Smart meters in residential property, remotely controlled heating or access to your doorbell camera could give rise to data protection questions. Collecting the vaccination status of your visitors means that you are processing special categories of personal data subject to a stricter legal regime.
The Information Commissioner's Office (ICO) is particularly vigilant when it comes to the use of CCTV and, more recently, facial recognition and biometric verification technologies in real estate.
When does data protection apply?
The General Data Protection Regulation (GDPR) and the Data Protection Act 2018 impose certain obligations on "controllers" and, to a lesser extent, on "processors". Controllers are responsible for compliance with the data protection principles, while processors follow the controller's instructions.
"Personal data" is any information about, relating to or affecting the individual. For example, technical energy usage data could reveal an occupier's location or be used to infer information about their daily routine and habits.
Owners, landlords and leaseholders will likely be controllers if they collect personal data in connection with their property. For example, a commercial property owner might operate a CCTV system on its premises.
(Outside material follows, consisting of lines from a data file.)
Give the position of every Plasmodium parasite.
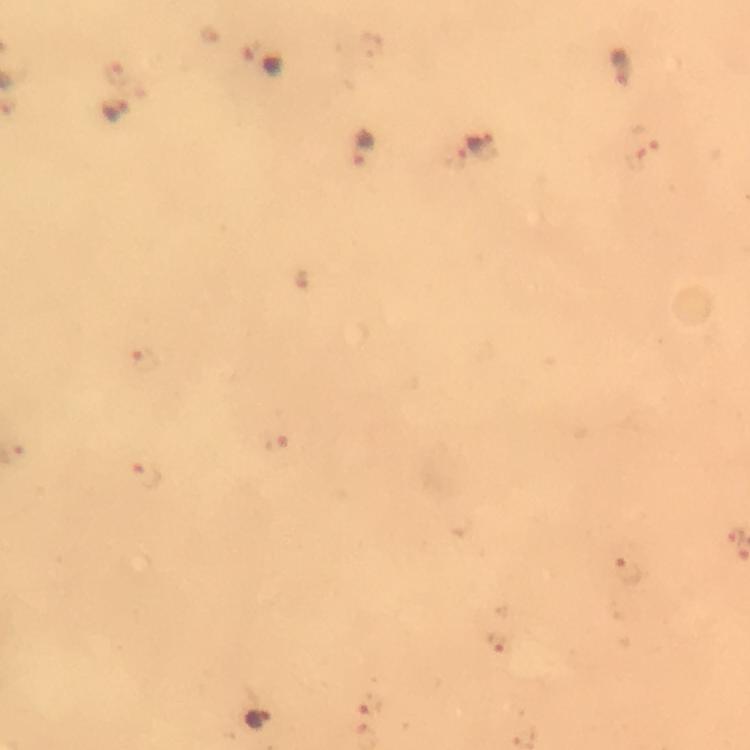
Approximate centers as (x, y) in pixels.
Plasmodium parasites: (264, 62), (624, 67), (115, 111), (480, 145), (364, 147), (146, 360), (276, 443), (146, 473), (255, 716).

Summary:
  - Immersion oil: used
  - Capture: smartphone camera through the microscope
  - Preparation: thick blood smear
  - Cropped from: one field of view
  - Magnification: 100x
  - Context: from a diagnostic examination for malaria
  - Image size: 750×750 pixels
  - Stain: GiemsaReport the malaria status of this cell.
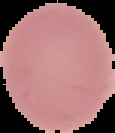

Uninfected.

Summary:
  - Image type: segmented cell region on a black background
  - Preparation: thin blood film
  - Image size: 115×133 pixels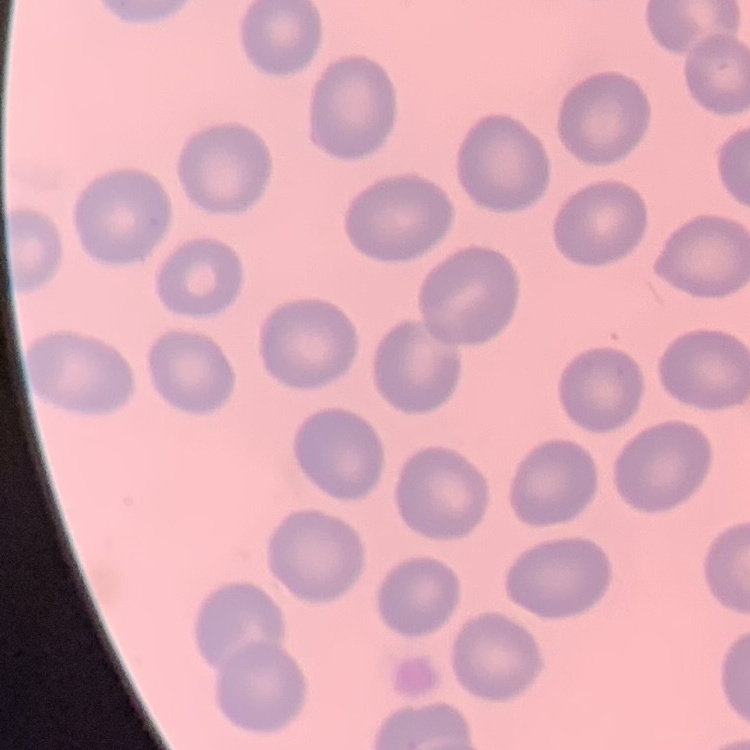

red blood cell morphology = no rouleaux formation
stain = Field's or Giemsa
image type = one tile cut from a larger photomicrograph
preparation = thin peripheral smear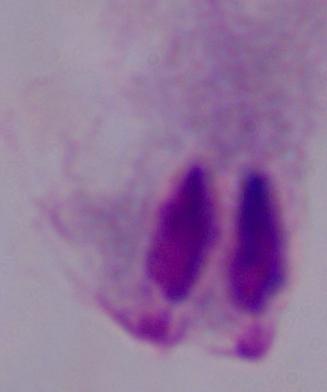 A trichomonad is seen. Captured at 1000x magnification. Photomicrograph.Report the malaria status of this cell.
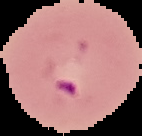
Parasitized.

From a thin blood film. Image is 142×136 pixels. Segmented cell region on a black background.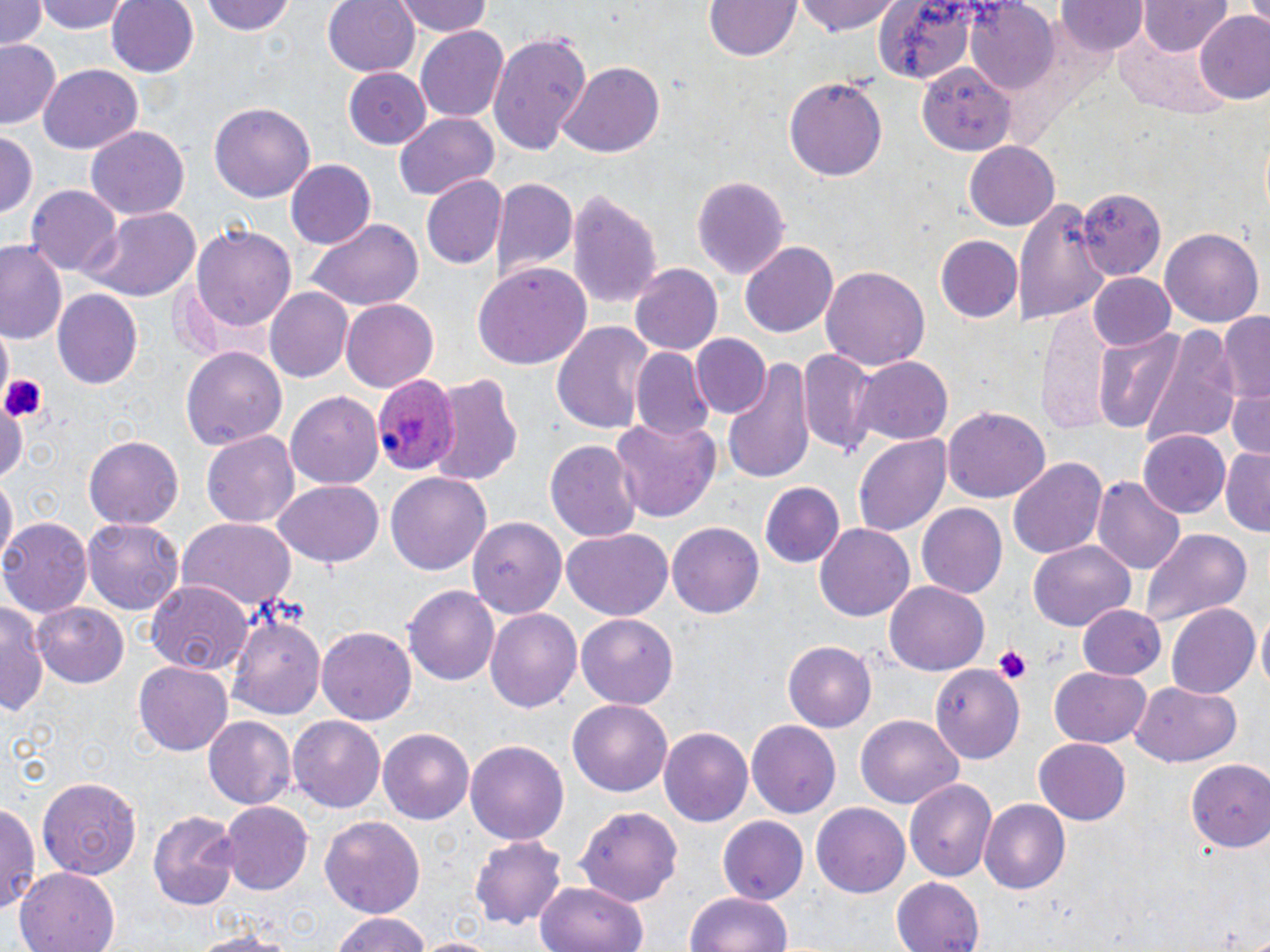

Summary:
  - Coordinate format: approximate bounding boxes as [x1, y1, x2, y2] in pixels
  - Uninfected red blood cell locations: [0, 0, 45, 50], [39, 0, 131, 34], [106, 0, 199, 77], [202, 0, 297, 37], [324, 0, 421, 76], [393, 0, 494, 38], [705, 0, 801, 61], [796, 0, 901, 36], [1137, 1, 1231, 55], [868, 2, 986, 81], [1058, 2, 1148, 55], [964, 4, 1057, 94], [1196, 14, 1270, 106], [416, 26, 511, 121], [487, 30, 590, 155], [0, 39, 63, 131], [558, 62, 663, 159], [37, 66, 141, 153], [915, 66, 1012, 153], [342, 68, 431, 150], [785, 78, 886, 182], [210, 100, 316, 203], [393, 110, 499, 202], [85, 127, 188, 221], [0, 130, 38, 217], [963, 141, 1059, 231], [284, 161, 374, 250], [422, 173, 508, 270], [692, 174, 788, 276], [490, 176, 577, 281], [566, 185, 663, 307], [28, 186, 120, 280], [1077, 191, 1165, 274], [1017, 196, 1107, 329], [80, 207, 202, 303], [304, 220, 421, 312], [191, 223, 296, 333], [1161, 226, 1263, 326], [935, 234, 1023, 323], [0, 239, 66, 345], [741, 241, 839, 337], [472, 264, 593, 369], [629, 264, 721, 357], [821, 266, 929, 370], [1088, 273, 1177, 351], [264, 285, 352, 381], [51, 288, 144, 389], [341, 299, 437, 392], [1036, 304, 1118, 430], [1219, 313, 1270, 407], [552, 321, 657, 438], [1135, 324, 1239, 451], [1092, 328, 1185, 432], [692, 333, 770, 418], [180, 343, 287, 449], [631, 347, 715, 442], [798, 347, 879, 458], [722, 355, 816, 485], [854, 355, 954, 446], [427, 373, 525, 487], [1228, 383, 1270, 460], [286, 392, 384, 488], [0, 400, 26, 488], [943, 407, 1049, 503], [612, 416, 723, 522], [201, 429, 300, 529], [1137, 431, 1230, 519], [83, 434, 184, 529], [853, 434, 951, 538], [545, 440, 643, 543], [1220, 446, 1270, 533], [1009, 456, 1107, 559], [385, 468, 491, 573], [0, 474, 16, 568], [1092, 475, 1184, 575], [273, 480, 384, 567], [758, 481, 844, 567], [915, 503, 1007, 600], [468, 514, 565, 618], [1, 518, 93, 616], [175, 518, 298, 612], [84, 519, 182, 616], [667, 521, 766, 618], [815, 521, 915, 619], [1138, 528, 1252, 623], [563, 530, 672, 620], [1028, 541, 1134, 630], [145, 581, 253, 678], [885, 581, 989, 674], [404, 583, 500, 684], [1, 597, 49, 717], [32, 602, 129, 689], [1166, 602, 1260, 698], [1078, 604, 1165, 680], [485, 608, 581, 716], [229, 612, 327, 720], [576, 614, 679, 709], [319, 625, 416, 726], [783, 642, 876, 731], [134, 661, 232, 756], [930, 662, 1023, 760], [1050, 666, 1151, 747], [1129, 682, 1241, 768], [568, 700, 671, 795], [204, 714, 295, 811], [855, 715, 965, 807], [288, 716, 386, 813], [748, 718, 843, 817], [659, 725, 753, 827], [379, 728, 474, 822], [1034, 738, 1131, 825], [466, 739, 568, 848], [1187, 759, 1270, 851], [38, 776, 141, 880], [905, 780, 1001, 878], [0, 797, 40, 915], [978, 800, 1069, 894], [219, 801, 311, 893], [813, 802, 910, 898], [577, 803, 685, 905], [148, 809, 241, 911], [321, 814, 425, 923], [719, 814, 808, 903], [470, 835, 567, 929], [16, 868, 121, 952], [890, 876, 984, 952], [537, 880, 647, 952], [686, 890, 792, 952], [328, 913, 433, 952], [182, 929, 304, 952]
  - Platelet locations: [2, 371, 46, 427], [993, 645, 1030, 684]
  - Plasmodium ovale-infected red blood cell locations: [374, 374, 460, 476]
  - Slide-level diagnosis: Plasmodium ovale
  - Image size: 1270×952 pixels
  - Stain: May-Grünwald-Giemsa
  - Modality: light microscopy
  - Preparation: thin blood smear
  - Field of view: single
  - Magnification: 1000x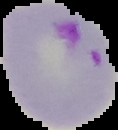
preparation = thin blood film
image type = segmented cell region with the area outside set to black
malaria status = parasitized
image size = 118×130 pixels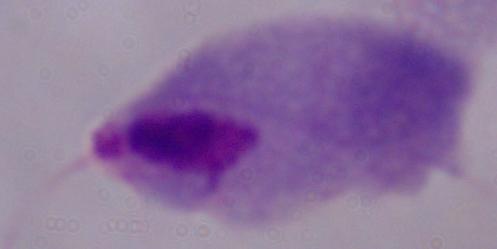
A trichomonad is shown. Captured at 1000x magnification. Micrograph.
All image data collected by the system will constitute personal.
On the other hand, a property management company may interact with tenants as processors on behalf of the landlord, for example, by collecting a form of acceptance for a proposed maintenance project. In this instance, the names, addresses, signatures and other personal data will be passed on by the processor to the landlord who is the responsible controller.
Controllers will be responsible for their processors. If sensitive occupier data is disclosed to a malicious third party due to the processor's negligence, if data becomes unavailable due to a system fault or if excessive location data is collected, this could result in liability for the landlord or property manager. This is why service providers must be chosen with care, subject to appropriate due diligence assessments and data processing agreements.
Key steps towards GDPR compliance
GDPR compliance requires some key steps and initial investment in policies, procedures and training.
· Carry out a data map and understand your personal data.
· In respect of each activity, establish why you process personal data and on what lawful basis.
· Update your privacy notices and make them easily accessible by all individuals.
· Implement appropriate data protection policies and procedures and provide training to staff.
· Designate suitably skilled staff to look after your data protection compliance.
· Review the reliability of your third parties and enter into appropriate agreements.
· Review your data sharing arrangements and assess each law enforcement access request on a case-by-case basis.
· Ensure that personal data transferred outside the UK is appropriately safeguarded and that the transfer is lawful.
· Keep a record of your assessments, such as legitimate interest assessments, transfer impact assessments, data protection impact assessments, data breach log, information security assessments, etc.
· Implement state of art information security measures to safeguard personal data including regular monitoring, logging and testing.
· Consider data protection implications early in projects.
· Implement a responsive complaint handling and data protection rights process.
· Register as fee payer with the ICO.
· Monitor the effectiveness of your compliance framework.
Property transactions require careful assessment and allocation of data protection responsibilities between the parties to help deal with unexpected situations, such as a data breach or a high volume of data access or objection requests from tenants.